For the first time ever, women are allowed to serve in every single role in the RAF. It's great and good news for the UK's defence teams, with defence secretary Michael Fallon saying back when he announced the change in June that: 'Individuals who are capable of meeting the standards for the regiment will be given the opportunity to serve, regardless of their gender. This is a defining moment for the RAF.'
Tobias Ellwood, current defence minister and a former soldier, said it's a 'Proud moment in RAF's history'. But of course, this news has upset an important man who's voiced this upset. Col Richard Kemp, the former commander of British forces in Afghanistan, told BBC Essex that he thinks women shouldn't battle alongside men.
‘My concern is primarily in terms of physical capabilities and the effects that long-term stresses and strains of infantry training and operations will have on a woman’s body’, he said.
Explaining that training ‘puts enough of a strain on a man’s body’, he added: ‘if you can imagine the stresses that is going to put on a woman’s body over four years minimum – and many cases much longer – we will have some pretty severe problems for women.’
Not only is he worried about ‘significant compensation payments being made out of the defence budget’, but he’s freaking out that training could affect women’s ability to have kids, making the injuries ‘more significant’, and concerned the training standards will fall.
To back up his argument, Col Kemp explained that men and women don’t play professional football or rugby together, do they?

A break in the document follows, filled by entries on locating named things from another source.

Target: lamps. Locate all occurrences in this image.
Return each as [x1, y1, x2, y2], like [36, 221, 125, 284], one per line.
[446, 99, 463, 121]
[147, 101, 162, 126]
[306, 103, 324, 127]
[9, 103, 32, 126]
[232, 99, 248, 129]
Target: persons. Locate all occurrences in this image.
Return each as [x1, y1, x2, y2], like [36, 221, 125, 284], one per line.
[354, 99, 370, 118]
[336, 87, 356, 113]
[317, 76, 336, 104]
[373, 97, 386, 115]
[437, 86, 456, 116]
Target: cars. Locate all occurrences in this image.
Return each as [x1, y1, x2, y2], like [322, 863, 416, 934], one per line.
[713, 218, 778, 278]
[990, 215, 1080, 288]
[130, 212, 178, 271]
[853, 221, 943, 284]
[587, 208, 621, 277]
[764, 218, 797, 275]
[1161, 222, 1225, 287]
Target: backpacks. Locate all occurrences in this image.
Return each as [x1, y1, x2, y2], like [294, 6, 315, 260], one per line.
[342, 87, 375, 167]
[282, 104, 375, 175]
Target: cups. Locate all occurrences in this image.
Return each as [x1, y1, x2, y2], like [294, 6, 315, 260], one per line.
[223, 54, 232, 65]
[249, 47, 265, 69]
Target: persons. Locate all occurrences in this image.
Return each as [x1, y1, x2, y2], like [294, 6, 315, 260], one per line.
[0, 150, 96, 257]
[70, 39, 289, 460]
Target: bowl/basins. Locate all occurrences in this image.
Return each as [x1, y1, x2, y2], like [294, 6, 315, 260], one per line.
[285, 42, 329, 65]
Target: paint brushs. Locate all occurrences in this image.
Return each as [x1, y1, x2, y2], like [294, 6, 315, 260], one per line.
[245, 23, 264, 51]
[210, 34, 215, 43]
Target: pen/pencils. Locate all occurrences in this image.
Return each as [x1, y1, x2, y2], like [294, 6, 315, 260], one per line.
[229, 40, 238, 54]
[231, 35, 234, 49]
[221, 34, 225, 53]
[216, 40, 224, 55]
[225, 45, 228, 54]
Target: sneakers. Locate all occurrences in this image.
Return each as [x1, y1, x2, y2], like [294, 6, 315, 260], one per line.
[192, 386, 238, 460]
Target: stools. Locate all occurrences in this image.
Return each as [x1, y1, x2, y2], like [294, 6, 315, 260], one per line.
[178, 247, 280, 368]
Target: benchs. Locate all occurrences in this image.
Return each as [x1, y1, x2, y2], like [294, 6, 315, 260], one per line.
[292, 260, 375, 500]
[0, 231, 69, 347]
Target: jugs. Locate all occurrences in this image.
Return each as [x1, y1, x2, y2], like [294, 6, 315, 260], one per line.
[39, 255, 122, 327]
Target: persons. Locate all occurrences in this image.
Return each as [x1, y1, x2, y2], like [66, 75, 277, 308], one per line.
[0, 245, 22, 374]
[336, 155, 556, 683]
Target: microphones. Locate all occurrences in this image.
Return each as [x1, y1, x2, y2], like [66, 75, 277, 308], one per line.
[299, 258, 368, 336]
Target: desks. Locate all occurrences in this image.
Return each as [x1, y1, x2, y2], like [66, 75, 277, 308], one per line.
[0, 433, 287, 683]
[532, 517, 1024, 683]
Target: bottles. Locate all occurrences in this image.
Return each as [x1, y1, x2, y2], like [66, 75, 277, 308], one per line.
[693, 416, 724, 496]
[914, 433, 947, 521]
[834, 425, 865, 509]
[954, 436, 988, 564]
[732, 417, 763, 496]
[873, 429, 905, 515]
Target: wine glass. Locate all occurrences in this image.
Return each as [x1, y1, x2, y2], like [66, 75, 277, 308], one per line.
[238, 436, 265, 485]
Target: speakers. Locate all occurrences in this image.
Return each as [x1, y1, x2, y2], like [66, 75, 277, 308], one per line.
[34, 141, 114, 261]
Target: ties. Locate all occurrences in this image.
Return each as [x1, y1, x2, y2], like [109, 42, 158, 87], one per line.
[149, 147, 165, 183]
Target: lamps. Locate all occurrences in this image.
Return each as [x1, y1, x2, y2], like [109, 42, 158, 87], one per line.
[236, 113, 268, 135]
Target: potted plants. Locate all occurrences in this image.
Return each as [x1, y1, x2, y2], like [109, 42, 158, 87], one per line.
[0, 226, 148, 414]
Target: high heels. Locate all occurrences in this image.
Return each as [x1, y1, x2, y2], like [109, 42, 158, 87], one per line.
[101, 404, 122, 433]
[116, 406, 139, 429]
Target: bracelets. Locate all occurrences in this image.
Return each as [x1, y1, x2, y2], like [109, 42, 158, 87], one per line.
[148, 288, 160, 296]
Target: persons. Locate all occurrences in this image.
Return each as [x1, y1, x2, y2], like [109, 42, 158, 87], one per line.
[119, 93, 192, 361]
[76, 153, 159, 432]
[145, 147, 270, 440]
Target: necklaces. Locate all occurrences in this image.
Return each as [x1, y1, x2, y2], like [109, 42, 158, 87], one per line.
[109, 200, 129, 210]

While it’s irrefutable that women and men’s biologies can be fundamentally different, what Col Kemp might be missing, is that people can be individuals. Maj Judith Webb told The Guardian: ‘Being aware of our physical differences is an important aspect, but that is where I feel research has now been carried out.
‘We want to promote diversity and get the best people, and if we have got women who want to do it and who are capable of doing it, then of course they should be able to do it.’
Plus, unlike rugby or football - both segregated-sex sports which Col Kemp cited as proof of women and men’s different capabilities - you don’t need 11 or 15 people to enter the field. There may indeed be plenty of women who aren’t physically up to the training and selection. But perhaps some, even just a tiny few, totally are. If they’re willing to fight and train, why should the army miss out on their skills? Look at the fire service, the police force; they have mixed sex patrols and teams, don't they?
Finally, has this Colonel paid attention to the only conflict that the UK is fighting right now, in Syria?
Because towards the north of the country, the Women’s Protection Unit, a Kurdish force which goes by the acronym YPG, has long been battling for the liberation of towns and cities occupied by ISIS. Not only do these women go into battle with ISIS, but they pose an additional threat to the Islamist extremists. You see, to ISIS, while dying in battle renders a fighter a martyr, destined for paradise and maybe 72 virgins, if you’re killed by a woman, you don’t get to paradise.
The reasoning is, even though it’s alright to stone gays and use kids as human shields and rape women and girls and blow up innocent people, it’s such a shameful thing to be killed by a woman you don’t, unlike your kid-killing raping-pillaging cohort, deserve eternal happiness.
British women, like Kimberley Taylor from Blackburn, are already fighting alongside the Kurdish troops to defeat ISIS. Earlier in 2017, as part of a fantastic piece in* The Guardian* on anti-ISIS fighters in northern Syria, Taylor pointed out, on her way to the western front to defeat ISIS in their quest to hold Raqqa, that ‘Sure, women have personal freedoms, but western society is not free’.
Col Kemp can prattle on all he likes about football teams and women’s injuries, but why on earth wouldn’t he want to have brave women like Taylor fighting for Britain? If she's up for it, that is.